It took me a couple of moments to figure that you are talking about 'lead' - the distance that the mast is ahead of the fin.

It is normal to experience weather helm at top of rig conditions - that's natures way of telling you to switch down.

But there are things you can do to reduce the weather helm/broaching at top of rig conditions, mainly to depower the main.

I assume that you have done the normal tuning for the stronger wind: - mast vertical, plenty of backstay to flatten the main, flatten the foot to about 20mm draft,

1. put slightly more twist in the main by easing the vang half a turn or more
2. Move the main sheet adjustment out a couple of notches at close hauled

Hi John,

Thanks for advice.

The three rigs (ABC) are typically set up at 1,2 and 4 degrees of aft rake respectively. On the boat with the wider transom the hull shape seems to cause added weather helm, such that in strong A rig conditions the mast needs to be vertical or even pushing towards forward rake. This is after all the normal trimming, such as backstay and less vang to fllatten and twist the top of the sail off.

On the boat with the narrower transom even though the mast is closer to the fin, sail trimming is enough to negate the weather helm. On this boat the limiting factor for the A rig is downwind behaviour. I.e. once the bow becomes an uncontrollable submarine downwind its time to change

Feb 29, 2012, 01:23 PM
Registered User
KoneWone's Avatar
Originally Posted by hiljoball
It took me a couple of moments to figure that you are talking about 'lead' - the distance that the mast is ahead of the fin.
Hi John, Just point of clarification, the lead is the % of LWL between the hulls CLR & sail plan CE which brings me to a question about IOM's:

Is sail plan always cut to have the CE at the mast and the coupling (the lead) to have the CLR always set to front edge of the Keel fin ?

Cheers Alan
Feb 29, 2012, 03:40 PM
Flying without a licence
FWAL's Avatar
It looks as if the aliphatic glue has reacted with the foam shadows causing a staining which has leached through some of the pin holes This is a shame but wont deter me from NOT painting her.
Being off the shadows also gives a better idea of rocker
Mar 01, 2012, 08:03 AM
Registered User
There is a discussion on a boat design forum about chines. I have quoted an iteresting take below:

I mentioned earlier that I thought the Britpop had a "light" bow .. this explanation would suggest that it allows it to point better upwind.

I read through the newsletter section about chined hullforms, and a few things are apparent to me from the discussion and the photographs. The picture of the IOM chined boat on page 14, compared to the pictures of other boats on later pages, shows the hull with comparatively full sections forward, a lot of rocker, and very slight sections aft.
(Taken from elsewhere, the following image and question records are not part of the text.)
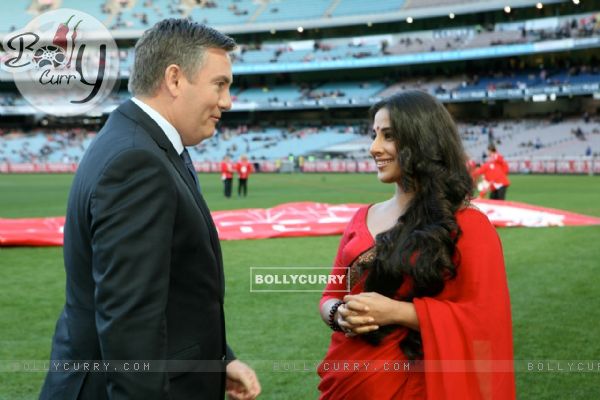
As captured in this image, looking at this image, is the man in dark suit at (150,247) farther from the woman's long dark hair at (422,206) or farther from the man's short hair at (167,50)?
the woman's long dark hair at (422,206)

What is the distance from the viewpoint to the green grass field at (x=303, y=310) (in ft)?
16.1

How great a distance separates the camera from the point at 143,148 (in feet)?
6.02

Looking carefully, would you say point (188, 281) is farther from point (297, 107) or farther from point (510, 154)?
point (297, 107)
The other boats, such as the SKAs, have finer sections forward, less rocker, and fuller sections aft.

The new IOM chined hull seems to have better pointing ability because as the boat heels, the volume distribution and particularly the waterplane shape at heel promote lifting the bow. As the French designer in the article indicates, the chine is just a consequence of how he wanted to shape the heeled waterplane--he wanted slack sections aft, not full sections, so that as the boat heeled, the narrower waterplane aft allows the stern to sink a touch more and, correspondingly, the bow to rise, pointing a little more to weather, which is the direction you want to go anyway. And as the boat heels this way, it also increases the angle of attack on the keel and rudder, which increases lift, and with more lift, there is more power pulling the boat to windward. the boat balances better with less increase in weather helm.

This effect has been known for well over a hundred years, and as I have stated before elsewhere in this forum, most latter-twentieth-century designer types, collectively, seemed to have unlearned this lesson. This has more to do with heeled waterplane shape and controlling the center of that shape, the longitudinal center of flotation (LCF) than it does with the chine. Therefore, I agree with the French designer.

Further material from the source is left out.